[Data records]
————————

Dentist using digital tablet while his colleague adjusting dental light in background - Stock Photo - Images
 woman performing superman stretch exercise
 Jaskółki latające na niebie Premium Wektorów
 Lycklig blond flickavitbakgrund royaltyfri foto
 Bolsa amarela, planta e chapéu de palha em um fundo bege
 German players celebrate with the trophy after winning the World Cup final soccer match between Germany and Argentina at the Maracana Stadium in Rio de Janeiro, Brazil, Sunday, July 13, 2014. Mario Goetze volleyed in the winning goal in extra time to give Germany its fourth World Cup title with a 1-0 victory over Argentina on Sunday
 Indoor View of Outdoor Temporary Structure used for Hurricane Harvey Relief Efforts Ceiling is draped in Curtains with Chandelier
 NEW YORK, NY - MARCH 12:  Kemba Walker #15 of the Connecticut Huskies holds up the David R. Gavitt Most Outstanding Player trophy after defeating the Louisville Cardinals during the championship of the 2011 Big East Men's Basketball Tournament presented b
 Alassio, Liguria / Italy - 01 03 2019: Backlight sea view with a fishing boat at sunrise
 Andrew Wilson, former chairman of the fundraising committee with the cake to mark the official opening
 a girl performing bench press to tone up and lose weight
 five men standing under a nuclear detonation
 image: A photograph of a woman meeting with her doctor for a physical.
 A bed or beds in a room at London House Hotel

————————

# The task
Within the entries above, find each line where "woman" appears; copy every one.

# Problem solution
 woman performing superman stretch exercise
 image: A photograph of a woman meeting with her doctor for a physical.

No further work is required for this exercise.